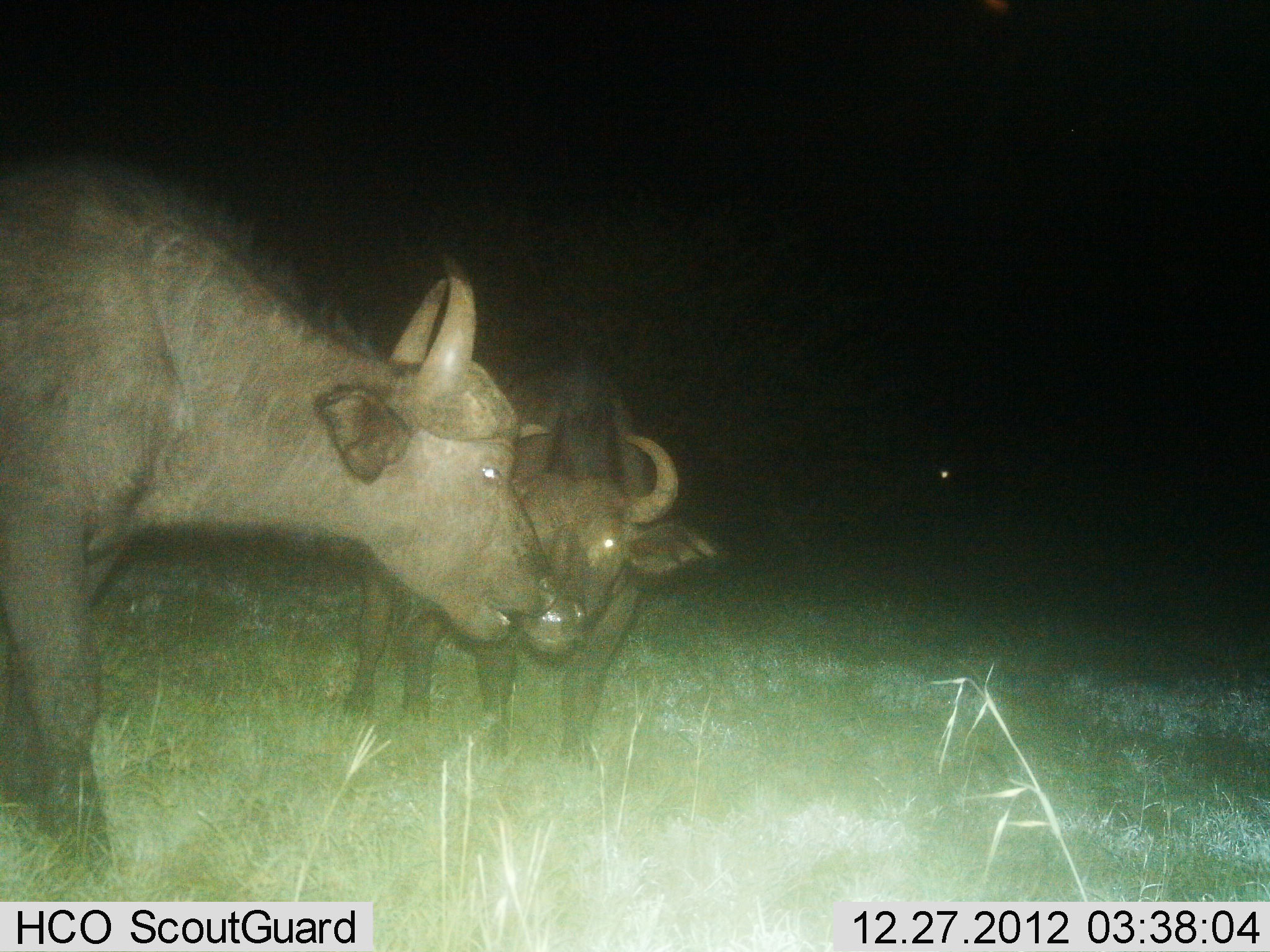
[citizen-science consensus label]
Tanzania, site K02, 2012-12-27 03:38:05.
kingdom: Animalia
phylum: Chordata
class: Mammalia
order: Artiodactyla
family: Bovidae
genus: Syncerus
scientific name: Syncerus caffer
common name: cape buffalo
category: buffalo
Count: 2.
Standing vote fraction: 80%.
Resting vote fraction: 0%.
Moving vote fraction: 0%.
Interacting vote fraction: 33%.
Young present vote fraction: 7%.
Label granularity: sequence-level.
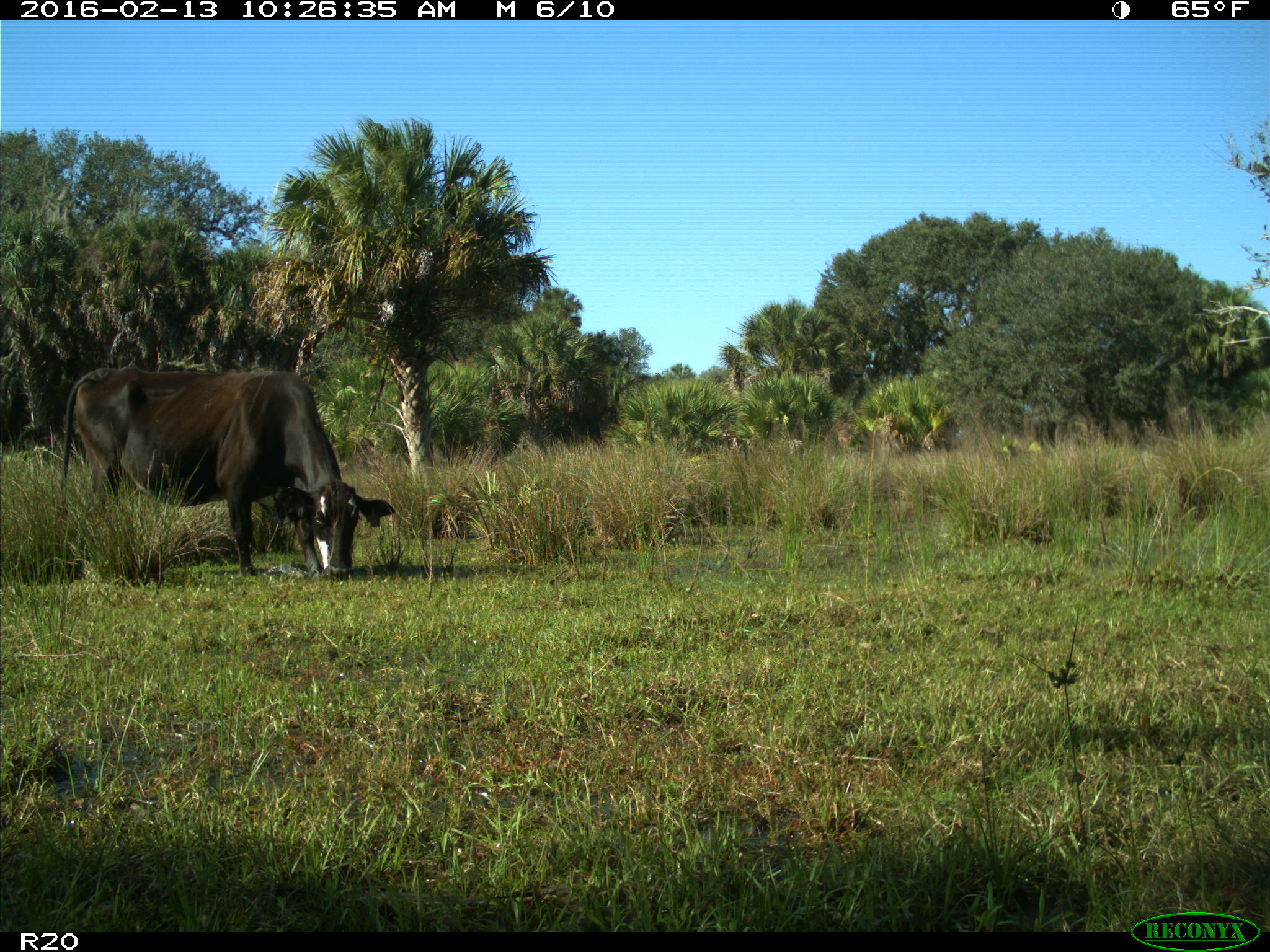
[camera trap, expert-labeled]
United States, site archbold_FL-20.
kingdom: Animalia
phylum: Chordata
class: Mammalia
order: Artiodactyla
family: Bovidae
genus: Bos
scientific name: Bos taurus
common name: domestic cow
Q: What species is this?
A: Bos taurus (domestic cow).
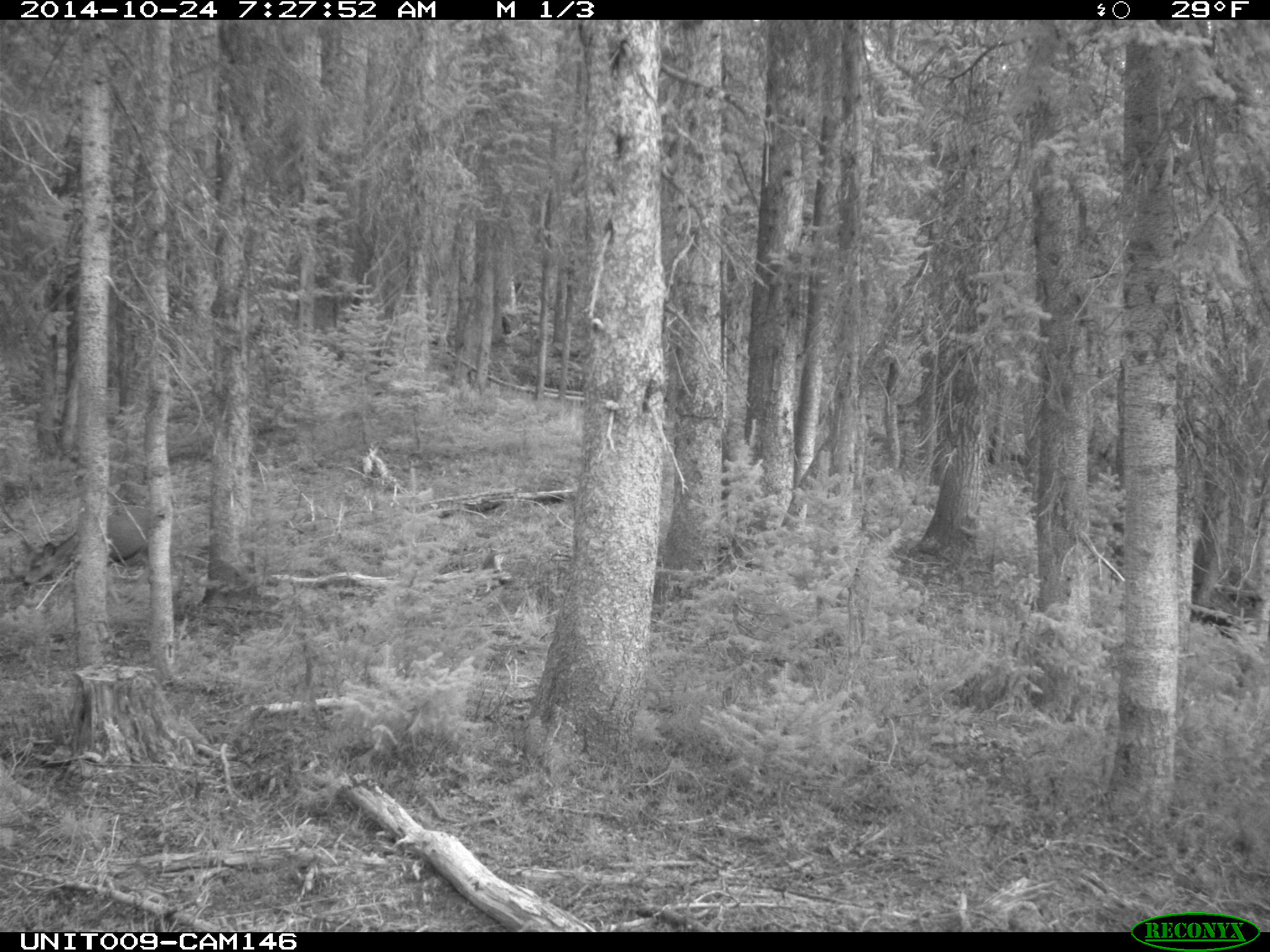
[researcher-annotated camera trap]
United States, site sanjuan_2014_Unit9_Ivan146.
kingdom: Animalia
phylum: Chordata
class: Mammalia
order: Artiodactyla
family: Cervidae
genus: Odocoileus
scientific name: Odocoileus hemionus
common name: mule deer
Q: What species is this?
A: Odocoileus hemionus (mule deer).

PROBLEM TO SOLVE
Which lines above hold the string "vote"? Show each of them.

OUTPUT FOR THIS TASK
Standing vote fraction: 80%.
Resting vote fraction: 0%.
Moving vote fraction: 0%.
Interacting vote fraction: 33%.
Young present vote fraction: 7%.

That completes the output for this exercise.